A ref followed by the suffix @ with a date specification enclosed in a brace pair (e.g. {yesterday}, {1 month 2 weeks 3 days 1 hour 1 second ago} or {1979-02-26 18:30:00}) specifies the value of the ref at a prior point in time. This suffix may only be used immediately following a ref name and the ref must have an existing log ($GIT_DIR/logs/<ref>). Note that this looks up the state of your local ref at a given time; e.g., what was in your local master branch last week. If you want to look at commits made during certain times, see --since and --until.
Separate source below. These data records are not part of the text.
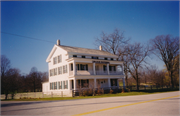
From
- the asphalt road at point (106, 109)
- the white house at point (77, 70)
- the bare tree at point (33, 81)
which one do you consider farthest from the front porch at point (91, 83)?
the bare tree at point (33, 81)

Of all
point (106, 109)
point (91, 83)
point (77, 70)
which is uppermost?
point (77, 70)

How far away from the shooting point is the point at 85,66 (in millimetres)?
31203

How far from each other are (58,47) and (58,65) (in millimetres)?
3940

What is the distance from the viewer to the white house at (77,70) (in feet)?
93.9

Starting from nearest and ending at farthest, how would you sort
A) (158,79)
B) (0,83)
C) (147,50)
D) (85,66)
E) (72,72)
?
(0,83) < (72,72) < (85,66) < (147,50) < (158,79)

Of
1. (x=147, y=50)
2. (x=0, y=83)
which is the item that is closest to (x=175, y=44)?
(x=147, y=50)

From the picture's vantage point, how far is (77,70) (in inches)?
1174

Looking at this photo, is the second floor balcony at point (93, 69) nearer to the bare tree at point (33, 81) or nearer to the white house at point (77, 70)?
the white house at point (77, 70)

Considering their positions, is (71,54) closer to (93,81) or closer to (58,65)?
(58,65)

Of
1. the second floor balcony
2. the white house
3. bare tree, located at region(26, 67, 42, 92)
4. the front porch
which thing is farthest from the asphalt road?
bare tree, located at region(26, 67, 42, 92)

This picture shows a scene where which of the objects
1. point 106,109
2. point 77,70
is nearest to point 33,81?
point 77,70

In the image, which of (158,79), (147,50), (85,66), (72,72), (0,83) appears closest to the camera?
(0,83)

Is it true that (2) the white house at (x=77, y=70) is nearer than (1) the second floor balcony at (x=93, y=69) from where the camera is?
Yes

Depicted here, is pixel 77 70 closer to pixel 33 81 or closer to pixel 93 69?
pixel 93 69
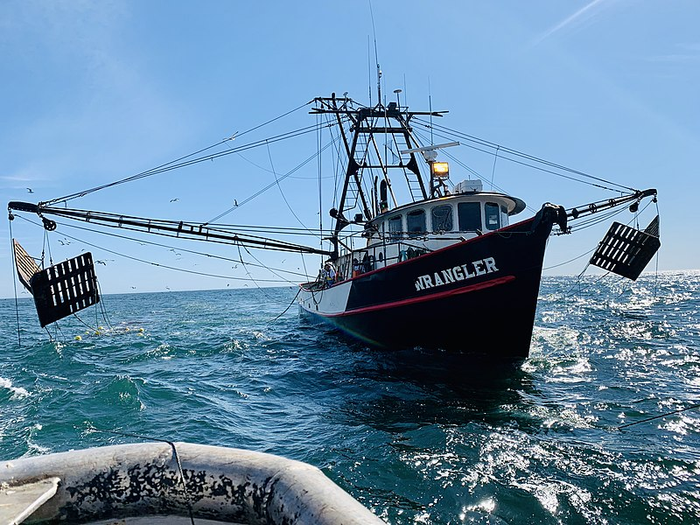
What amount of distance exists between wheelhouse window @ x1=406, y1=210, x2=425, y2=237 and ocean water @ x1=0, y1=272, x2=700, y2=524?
3935 millimetres

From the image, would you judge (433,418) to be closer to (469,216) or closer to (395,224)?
(469,216)

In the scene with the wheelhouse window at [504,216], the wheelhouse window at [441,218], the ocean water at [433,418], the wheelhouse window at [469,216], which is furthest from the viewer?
the wheelhouse window at [504,216]

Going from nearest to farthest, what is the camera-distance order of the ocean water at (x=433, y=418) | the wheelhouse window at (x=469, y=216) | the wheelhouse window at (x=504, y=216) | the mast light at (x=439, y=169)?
1. the ocean water at (x=433, y=418)
2. the wheelhouse window at (x=469, y=216)
3. the wheelhouse window at (x=504, y=216)
4. the mast light at (x=439, y=169)

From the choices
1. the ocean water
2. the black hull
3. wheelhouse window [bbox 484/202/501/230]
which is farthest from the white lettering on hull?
wheelhouse window [bbox 484/202/501/230]

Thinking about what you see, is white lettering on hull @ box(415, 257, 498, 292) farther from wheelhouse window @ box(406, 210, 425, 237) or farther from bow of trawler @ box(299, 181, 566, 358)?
wheelhouse window @ box(406, 210, 425, 237)

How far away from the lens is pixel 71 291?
9391 millimetres

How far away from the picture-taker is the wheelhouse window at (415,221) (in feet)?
44.8

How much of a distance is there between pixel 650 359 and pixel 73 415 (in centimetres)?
1503

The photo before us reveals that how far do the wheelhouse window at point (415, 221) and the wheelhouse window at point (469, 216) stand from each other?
116 centimetres

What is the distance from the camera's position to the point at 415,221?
45.3 feet

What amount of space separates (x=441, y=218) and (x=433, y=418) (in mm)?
7244

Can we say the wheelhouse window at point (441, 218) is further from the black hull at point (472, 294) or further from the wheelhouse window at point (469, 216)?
the black hull at point (472, 294)

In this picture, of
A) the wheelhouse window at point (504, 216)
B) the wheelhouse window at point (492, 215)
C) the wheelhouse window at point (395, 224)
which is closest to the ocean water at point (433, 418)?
the wheelhouse window at point (492, 215)

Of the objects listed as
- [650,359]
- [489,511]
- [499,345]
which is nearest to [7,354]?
[499,345]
<refname>@\{<n>\}, e.g. master@{1}

A ref followed by the suffix @ with an ordinal specification enclosed in a brace pair (e.g. {1}, {15}) specifies the n-th prior value of that ref. For example master@{1} is the immediate prior value of master while master@{5} is the 5th prior value of master. This suffix may only be used immediately following a ref name and the ref must have an existing log ($GIT_DIR/logs/<refname>).

@\{<n>\}, e.g. @{1}

You can use the @ construct with an empty ref part to get at a reflog entry of the current branch. For example, if you are on branch blabla then @{1} means the same as blabla@{1}.

@\{-<n>\}, e.g. @\{-1\}

The construct @\{-<n>\} means the <n>th branch/commit checked out before the current one.

<branchname>@{upstream}, e.g. master@{upstream}, @{u}

The suffix @{upstream} to a branchname (short form @{u}) refers to the branch that the branch specified by branchname is set to build on top of (configured with branch.<name>.remote and branch.<name>.merge). A missing branchname defaults to the current one.